▶ [GOAL OF THE EXERCISE]:
All of the listing below must be repeated word for word. Pictures are the only thing to omit.

▶ [MATERIAL]:
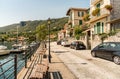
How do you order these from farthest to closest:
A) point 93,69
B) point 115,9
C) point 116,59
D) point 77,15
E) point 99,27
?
point 77,15 → point 99,27 → point 115,9 → point 116,59 → point 93,69

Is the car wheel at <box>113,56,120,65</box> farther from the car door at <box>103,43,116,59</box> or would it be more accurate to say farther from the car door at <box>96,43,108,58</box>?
the car door at <box>96,43,108,58</box>

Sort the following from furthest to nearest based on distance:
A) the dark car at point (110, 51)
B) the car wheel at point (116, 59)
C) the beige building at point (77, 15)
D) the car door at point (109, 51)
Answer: the beige building at point (77, 15) < the car door at point (109, 51) < the dark car at point (110, 51) < the car wheel at point (116, 59)

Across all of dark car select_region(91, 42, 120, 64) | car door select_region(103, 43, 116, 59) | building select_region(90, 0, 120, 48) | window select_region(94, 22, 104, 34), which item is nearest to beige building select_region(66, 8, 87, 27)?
window select_region(94, 22, 104, 34)

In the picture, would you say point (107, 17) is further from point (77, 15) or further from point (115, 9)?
point (77, 15)

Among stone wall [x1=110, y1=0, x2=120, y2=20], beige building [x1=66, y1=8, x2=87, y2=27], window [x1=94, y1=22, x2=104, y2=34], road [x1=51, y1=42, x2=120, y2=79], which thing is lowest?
road [x1=51, y1=42, x2=120, y2=79]

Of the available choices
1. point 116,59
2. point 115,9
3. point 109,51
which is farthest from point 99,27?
point 116,59

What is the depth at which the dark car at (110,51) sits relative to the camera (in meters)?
14.7

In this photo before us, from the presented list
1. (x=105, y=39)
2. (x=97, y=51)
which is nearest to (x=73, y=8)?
(x=105, y=39)

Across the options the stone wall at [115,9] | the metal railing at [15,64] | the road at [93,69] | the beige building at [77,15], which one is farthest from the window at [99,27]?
the beige building at [77,15]

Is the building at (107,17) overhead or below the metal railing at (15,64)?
overhead

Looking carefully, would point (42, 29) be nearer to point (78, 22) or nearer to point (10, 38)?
point (78, 22)

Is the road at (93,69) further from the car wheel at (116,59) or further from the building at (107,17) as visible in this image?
the building at (107,17)

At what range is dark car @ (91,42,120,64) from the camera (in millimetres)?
14658

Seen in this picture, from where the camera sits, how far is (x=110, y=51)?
15.7m
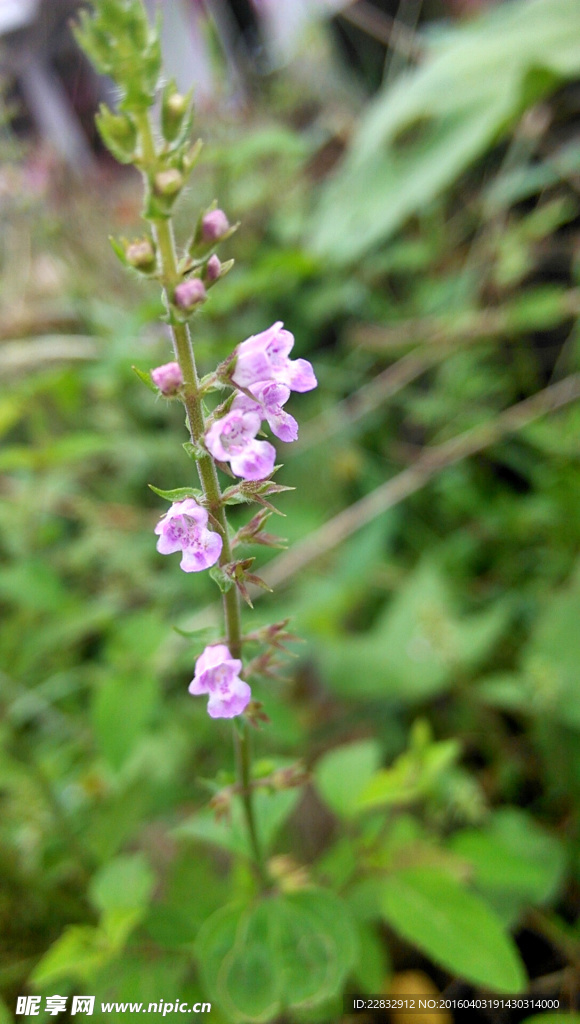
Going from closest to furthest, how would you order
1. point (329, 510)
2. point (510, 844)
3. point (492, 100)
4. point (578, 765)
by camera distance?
point (510, 844)
point (578, 765)
point (492, 100)
point (329, 510)

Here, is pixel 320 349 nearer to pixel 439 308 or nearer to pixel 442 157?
pixel 439 308

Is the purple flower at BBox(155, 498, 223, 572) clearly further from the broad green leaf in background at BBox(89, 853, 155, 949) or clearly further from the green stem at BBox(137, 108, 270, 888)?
the broad green leaf in background at BBox(89, 853, 155, 949)

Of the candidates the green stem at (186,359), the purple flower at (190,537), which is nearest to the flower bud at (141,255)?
the green stem at (186,359)

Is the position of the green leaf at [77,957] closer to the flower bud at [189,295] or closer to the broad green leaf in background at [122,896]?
the broad green leaf in background at [122,896]

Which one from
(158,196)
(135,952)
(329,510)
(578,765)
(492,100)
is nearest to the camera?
(158,196)

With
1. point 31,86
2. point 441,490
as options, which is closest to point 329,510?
point 441,490

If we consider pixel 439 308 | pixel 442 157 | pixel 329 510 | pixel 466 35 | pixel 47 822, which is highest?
pixel 466 35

▶ [THE OUTPUT]:
How do you order these from farthest to closest:
A) point 93,69
B) point 115,9
C) point 116,59
D) point 77,15
E) point 99,27
?
point 77,15 → point 99,27 → point 115,9 → point 116,59 → point 93,69

Is the car wheel at <box>113,56,120,65</box> farther from the car door at <box>103,43,116,59</box> or would it be more accurate to say farther from the car door at <box>96,43,108,58</box>?
the car door at <box>96,43,108,58</box>

Sort the following from furthest to nearest based on distance:
A) the dark car at point (110, 51)
B) the car wheel at point (116, 59)
C) the beige building at point (77, 15)
D) the car door at point (109, 51)
Answer: the beige building at point (77, 15) < the car door at point (109, 51) < the dark car at point (110, 51) < the car wheel at point (116, 59)

Across all of dark car select_region(91, 42, 120, 64) | car door select_region(103, 43, 116, 59) | building select_region(90, 0, 120, 48) | window select_region(94, 22, 104, 34), which item is nearest to beige building select_region(66, 8, 87, 27)?
window select_region(94, 22, 104, 34)

In the picture, would you say point (107, 17) is further from point (77, 15) or further from point (115, 9)?
point (77, 15)

Among stone wall [x1=110, y1=0, x2=120, y2=20], beige building [x1=66, y1=8, x2=87, y2=27], window [x1=94, y1=22, x2=104, y2=34], road [x1=51, y1=42, x2=120, y2=79], which thing is lowest?
road [x1=51, y1=42, x2=120, y2=79]

Of the available choices
1. point 116,59
2. point 115,9
3. point 109,51
which is farthest from point 99,27?
point 116,59

What is the depth at which the dark car at (110,51) sits relative to the camera (in meters)?
14.7

In this photo before us, from the presented list
1. (x=105, y=39)
2. (x=97, y=51)
which is nearest to (x=73, y=8)?
(x=105, y=39)

Across the options the stone wall at [115,9] | the metal railing at [15,64] | the road at [93,69] | the beige building at [77,15], which one is farthest from the window at [99,27]?
the beige building at [77,15]

Is the building at (107,17) overhead or below the metal railing at (15,64)?
overhead

Looking carefully, would point (42, 29) be nearer to point (78, 22) or nearer to point (10, 38)?
point (78, 22)

Is the road at (93,69) further from the car wheel at (116,59) or further from the building at (107,17) as visible in this image?
the building at (107,17)

At what range is dark car @ (91,42,120,64) from the camera (in millimetres)?
14658

Seen in this picture, from where the camera sits, how far is (x=110, y=51)?
15.7m
Going from closest to furthest, how would you order
1. point (329, 510)
2. point (510, 844)
3. point (492, 100)
4. point (578, 765)
by camera distance?
point (510, 844)
point (578, 765)
point (492, 100)
point (329, 510)

Here, is pixel 320 349 nearer to pixel 439 308 or nearer to pixel 442 157?
pixel 439 308

Is the purple flower at BBox(155, 498, 223, 572) clearly further from the broad green leaf in background at BBox(89, 853, 155, 949) or clearly further from the green stem at BBox(137, 108, 270, 888)?
the broad green leaf in background at BBox(89, 853, 155, 949)

Of the candidates the green stem at (186,359), the purple flower at (190,537), which is nearest to the flower bud at (141,255)?
the green stem at (186,359)

Is the position of the green leaf at [77,957] closer to the flower bud at [189,295] or closer to the broad green leaf in background at [122,896]?
the broad green leaf in background at [122,896]

Which one from
(158,196)
(135,952)
(329,510)
(578,765)
(492,100)
is nearest to the camera?
(158,196)

With
1. point 31,86
2. point 441,490
as options, which is closest to point 329,510?
point 441,490

If we consider pixel 439 308 | pixel 442 157 | pixel 329 510 | pixel 466 35 | pixel 47 822, which is highest?
pixel 466 35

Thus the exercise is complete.